Data to use:
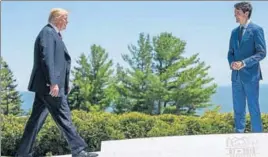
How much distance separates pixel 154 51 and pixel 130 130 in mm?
16520

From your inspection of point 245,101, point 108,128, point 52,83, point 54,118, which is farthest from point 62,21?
point 245,101

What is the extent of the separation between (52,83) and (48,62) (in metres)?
0.18

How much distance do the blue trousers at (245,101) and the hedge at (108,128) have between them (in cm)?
78

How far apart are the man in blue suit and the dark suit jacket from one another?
6.04 feet

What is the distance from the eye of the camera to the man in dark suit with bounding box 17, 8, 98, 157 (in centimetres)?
449

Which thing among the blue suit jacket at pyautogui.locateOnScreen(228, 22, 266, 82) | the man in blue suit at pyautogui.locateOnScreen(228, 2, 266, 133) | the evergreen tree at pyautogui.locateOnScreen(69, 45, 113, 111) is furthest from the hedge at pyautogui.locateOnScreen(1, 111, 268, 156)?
the evergreen tree at pyautogui.locateOnScreen(69, 45, 113, 111)

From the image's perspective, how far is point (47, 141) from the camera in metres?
5.89

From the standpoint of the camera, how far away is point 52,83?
445 centimetres

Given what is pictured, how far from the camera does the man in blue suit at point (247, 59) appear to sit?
211 inches

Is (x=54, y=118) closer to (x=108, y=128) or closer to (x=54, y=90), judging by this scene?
(x=54, y=90)

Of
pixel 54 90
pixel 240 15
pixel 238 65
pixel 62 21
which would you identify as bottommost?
pixel 54 90

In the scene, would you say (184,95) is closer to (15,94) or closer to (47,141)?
(15,94)

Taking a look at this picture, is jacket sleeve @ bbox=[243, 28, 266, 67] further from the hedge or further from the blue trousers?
the hedge

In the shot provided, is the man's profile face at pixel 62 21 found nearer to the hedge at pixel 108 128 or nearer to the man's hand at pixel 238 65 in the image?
the hedge at pixel 108 128
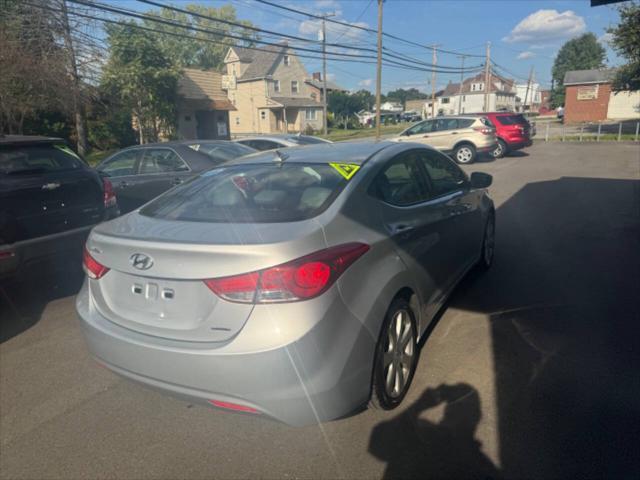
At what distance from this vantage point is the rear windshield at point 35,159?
14.2 feet

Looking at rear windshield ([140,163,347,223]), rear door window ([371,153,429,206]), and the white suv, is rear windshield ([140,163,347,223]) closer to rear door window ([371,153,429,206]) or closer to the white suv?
rear door window ([371,153,429,206])

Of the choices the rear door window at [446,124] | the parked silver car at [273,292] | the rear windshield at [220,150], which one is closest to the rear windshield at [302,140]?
the rear windshield at [220,150]

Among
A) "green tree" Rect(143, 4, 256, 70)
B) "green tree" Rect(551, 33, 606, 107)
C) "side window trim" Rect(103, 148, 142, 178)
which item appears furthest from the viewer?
"green tree" Rect(551, 33, 606, 107)

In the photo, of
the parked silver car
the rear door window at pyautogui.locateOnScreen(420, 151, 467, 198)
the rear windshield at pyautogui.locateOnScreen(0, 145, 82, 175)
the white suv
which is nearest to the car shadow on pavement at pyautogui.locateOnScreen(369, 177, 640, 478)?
the parked silver car

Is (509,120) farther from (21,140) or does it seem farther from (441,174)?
(21,140)

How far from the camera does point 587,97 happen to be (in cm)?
4525

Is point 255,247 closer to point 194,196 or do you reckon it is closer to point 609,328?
point 194,196

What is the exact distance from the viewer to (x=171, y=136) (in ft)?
102

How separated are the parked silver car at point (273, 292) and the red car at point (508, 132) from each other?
15615 mm

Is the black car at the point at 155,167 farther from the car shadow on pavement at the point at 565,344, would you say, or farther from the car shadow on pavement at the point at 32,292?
the car shadow on pavement at the point at 565,344

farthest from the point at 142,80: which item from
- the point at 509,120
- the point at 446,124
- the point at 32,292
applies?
the point at 32,292

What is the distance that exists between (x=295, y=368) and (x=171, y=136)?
Answer: 31.4 m

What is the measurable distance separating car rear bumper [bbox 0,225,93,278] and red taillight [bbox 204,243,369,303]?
113 inches

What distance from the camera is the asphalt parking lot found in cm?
244
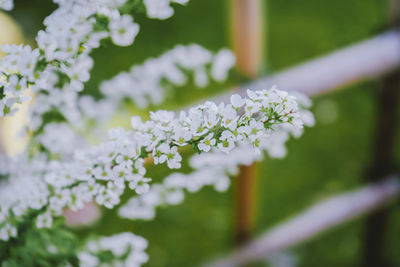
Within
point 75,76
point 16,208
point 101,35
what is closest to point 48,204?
point 16,208

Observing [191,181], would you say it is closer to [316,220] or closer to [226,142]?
[226,142]

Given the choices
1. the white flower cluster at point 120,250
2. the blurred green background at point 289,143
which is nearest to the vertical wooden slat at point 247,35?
the blurred green background at point 289,143

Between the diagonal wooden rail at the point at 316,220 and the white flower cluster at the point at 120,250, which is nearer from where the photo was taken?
the white flower cluster at the point at 120,250

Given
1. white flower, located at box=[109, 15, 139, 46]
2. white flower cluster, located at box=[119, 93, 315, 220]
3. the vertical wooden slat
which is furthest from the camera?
the vertical wooden slat

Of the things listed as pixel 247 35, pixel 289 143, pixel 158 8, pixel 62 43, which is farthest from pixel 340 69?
Answer: pixel 289 143

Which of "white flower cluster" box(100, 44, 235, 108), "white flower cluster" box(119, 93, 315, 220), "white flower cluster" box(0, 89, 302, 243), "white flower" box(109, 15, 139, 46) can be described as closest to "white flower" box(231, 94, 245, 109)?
"white flower cluster" box(0, 89, 302, 243)

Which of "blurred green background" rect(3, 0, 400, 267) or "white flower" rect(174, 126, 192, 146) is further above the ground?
"blurred green background" rect(3, 0, 400, 267)

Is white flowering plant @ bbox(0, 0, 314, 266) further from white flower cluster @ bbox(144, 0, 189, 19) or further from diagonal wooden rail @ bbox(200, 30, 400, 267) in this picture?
diagonal wooden rail @ bbox(200, 30, 400, 267)

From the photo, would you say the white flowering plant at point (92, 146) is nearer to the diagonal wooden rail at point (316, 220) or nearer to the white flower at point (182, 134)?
the white flower at point (182, 134)
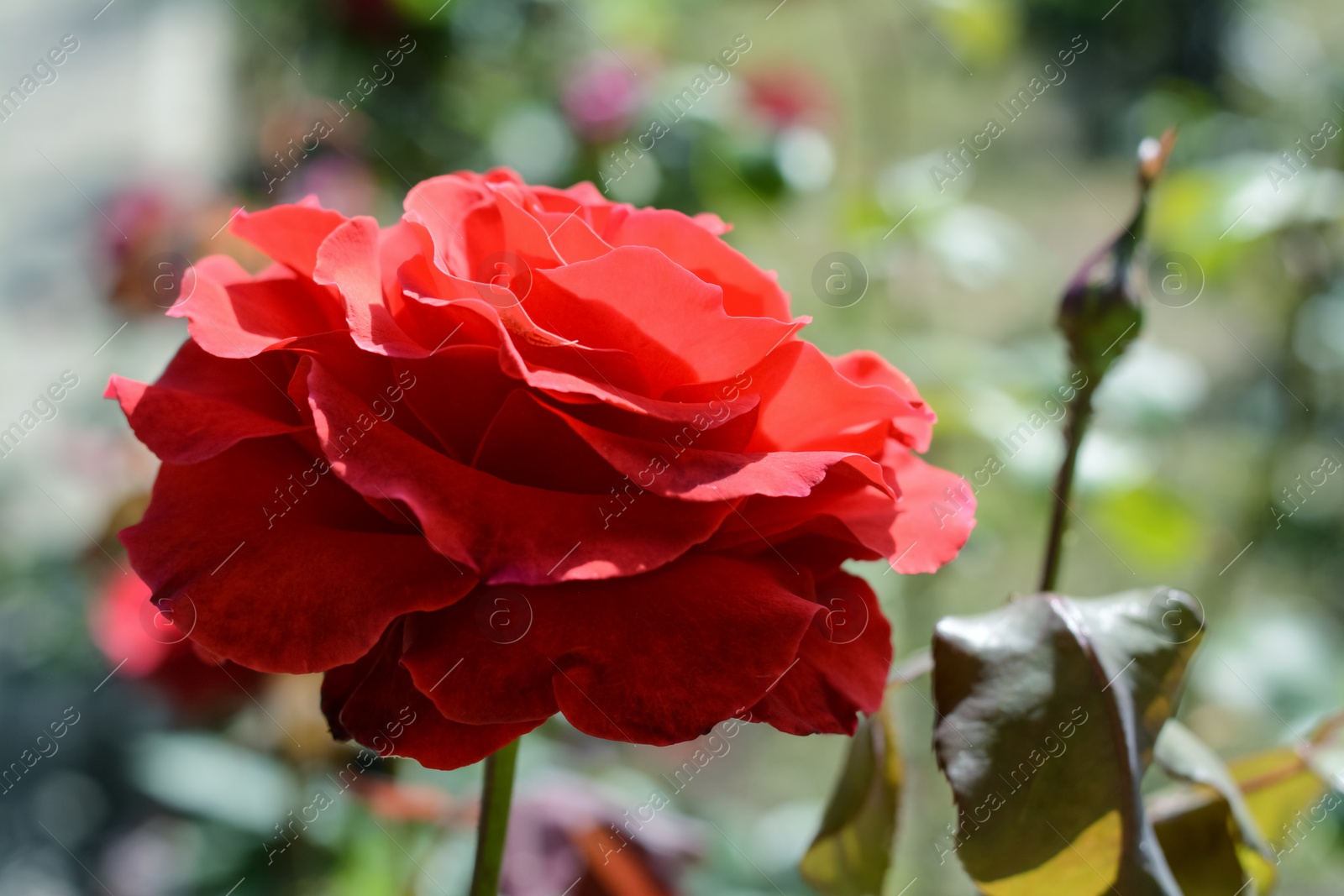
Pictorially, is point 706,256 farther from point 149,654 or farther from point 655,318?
point 149,654

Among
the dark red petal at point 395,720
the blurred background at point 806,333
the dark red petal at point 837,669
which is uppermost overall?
the dark red petal at point 395,720

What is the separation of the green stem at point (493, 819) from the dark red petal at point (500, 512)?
0.27 feet

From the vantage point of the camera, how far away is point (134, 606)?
78 cm

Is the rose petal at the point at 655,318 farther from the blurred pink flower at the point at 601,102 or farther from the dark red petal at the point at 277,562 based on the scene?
the blurred pink flower at the point at 601,102

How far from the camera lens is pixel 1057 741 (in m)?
0.32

What you have to do: Give the entries from the line containing "How far from the camera lens" through the end of the entries as a two-column CSV with the headers entry_text and entry_answer. Use one row per entry, and put each value in a single quoted field with any line breaks replaced by spaces.

Result of this task:
entry_text,entry_answer
"How far from the camera lens is pixel 1057 741 (in m)?","0.32"